I tried to move my files to my home and I don’t seem to get this error anymore. Could it be related with the scratch disk being too full? I tried deleting some of my old files but it doesn’t solve the problem.
Thanks for your help!
So I realized that the problem of the files that were not found was a memory problem; I requested too little memory for my job. Below is an example of my submit script configuration:
#!/bin/env bash
#SBATCH --time=0-00:10:00
#SBATCH --partition=debug-cpu,private-dpnc-cpu,shared-cpu,public-cpu
#SBATCH --mem=60G
#SBATCH --output=log_txt/slurm-%J.out
#SBATCH --job-name='run_GRooTrackerVtx'
With this configuration, I have the problem that sometimes (seems random), files stored on the ${SCRATCH} disk are not found. This doesn’t happen if I run the exact same script but this time reading and writing files on the ${HOME} disk (instead of ${SCRATCH}). Does reading from/writing to ${SCRATCH} takes more resources than reading from/writing to ${HOME}?

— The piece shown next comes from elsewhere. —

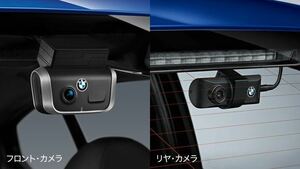 ＢＭＷ純正 最新ドライブレコーダー Advanced Car Eye 2 フロントリアセット ACE2 フロントカメラ リアカメラ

In order to be able to keep reading/writing on ${SCRATCH}), my fix to this problem was to request more memory for my jobs. E.g.:
#!/bin/env bash
#SBATCH --time=0-00:10:00
#SBATCH --partition=debug-cpu,private-dpnc-cpu,shared-cpu,public-cpu
#SBATCH --mem=80G
#SBATCH --output=log_txt/slurm-%J.out
#SBATCH --job-name='run_GRooTrackerVtx'
This works but causes a new problem. The jobs are held longer in the queue for reason (BadConstraints). After a while, the jobs start but it takes much longer than usual. Is there a workaround or good practice in this case?
Thank you!
Hi @Stephanie.Bron,
Can you share a jobid that had the issue please?
On which cluster do you submit your jobs?
No.
Can we see the remaining of your sbatch script please?